In the movement to restore First Peoples’ self-determination in this country, ‘natural’ allies are all sections of society who suffer lack of jobs, ill-paid and unsafe jobs, diminishing income, lack of housing and curtailment of basic rights. These sections include (for example) families of all cultural origins who have been excluded from the labour market, often for several generations; people being forced from their homes by increased mortgage rates; family farmers and orchardists who are being squeezed by agribusiness, banks and supermarket chains; guest workers exploited on temporary visas; and asylum seekers denied human and economic rights. Other allies include those sections of the environment/climate action movements who understand the unsustainable nature of capitalist economies and also recognise the crucial role of Aboriginal and Torres Strait Islander knowledge holders.

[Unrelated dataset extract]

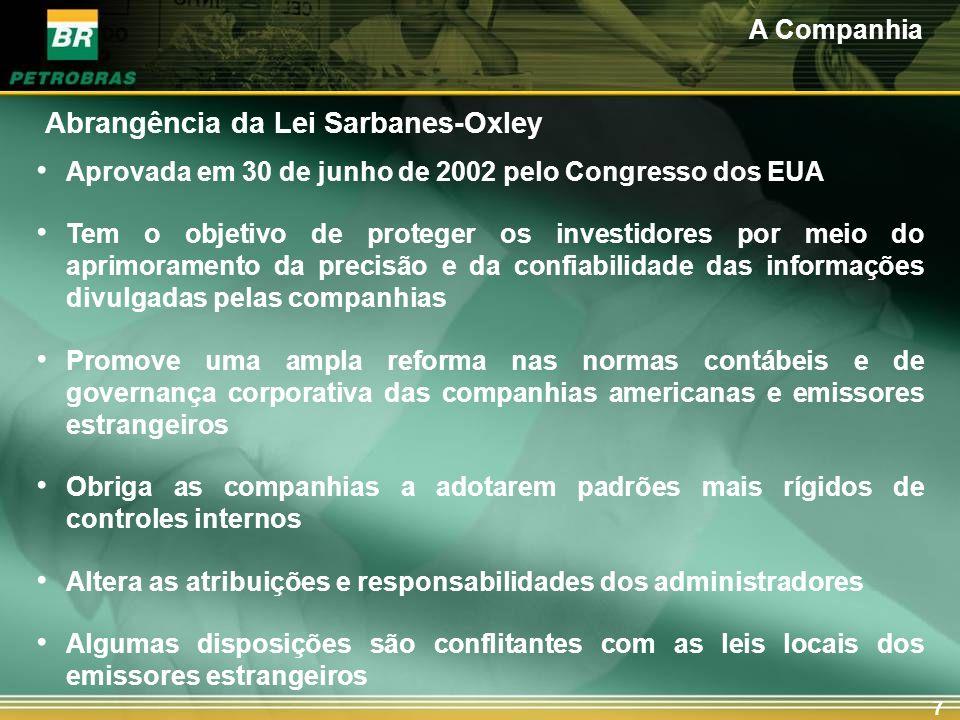 7 Abrangência da Lei Sarbanes-Oxley Aprovada em 30 de junho de 2002 pelo Congresso dos EUA Tem o objetivo de proteger os investidores por meio do apri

Subjectively, many people in these sections of society don’t yet accurately see the causes of their oppression. Big business’s parliamentary representatives – Coalition, ALP and populist deceivers – and its media mouthpieces work hard to divert us from seeing these common interests and realising that united mass action can force change. Racism is deliberately cultivated to provide our population with ‘internal enemies’ to blame for our troubles. Every old divide-and-rule tactic is being brought out of the exploiters’ toolbox.

The positive aspect of this is that they feel the pressure, the need, to use these foul tactics because they know the disparity in wealth and opportunity is now glaring to all. The delusory liberal-democratic ‘soothing ointments’ no longer work on a society in acute pain. Experience in protests, along with disillusionment with the easy slogans and promises of politicians, will gradually bring many more people to see that their interests lie in alliance with First Peoples.

These alliances on the grounds of shared interests and seeing the same sources of oppression have nothing to do with the moral posturing of liberals and social-democrats who nonetheless wish to severely limit the scope of Indigenous self-determination. It has little to do with ‘Closing the Gap’-style approaches which employ disempowering service delivery methods, muffle Indigenous political voice, and avoid sovereignty issues. Successful previous movements on all continents have demonstrated that alliances based on practical shared interests and shared campaign targets are a sound basis for genuine solidarity.

Aunty Mary Graham’s advice quoted in Part Two of this article reminds us that in evolving these political and social alliances we need also to ally ourselves with the land and waters, learning from and caring for our place in the biosphere. In the course of shared action, the allied sections of our society will establish deeper mutual respect and come to recognise that practice of Indigenous people’s sovereignty is indispensable for everyone’s wellbeing. Movements for human rights, for health of lands and waters, and for an Australia free of corporate predators can succeed only with progressive Indigenous leadership at their core.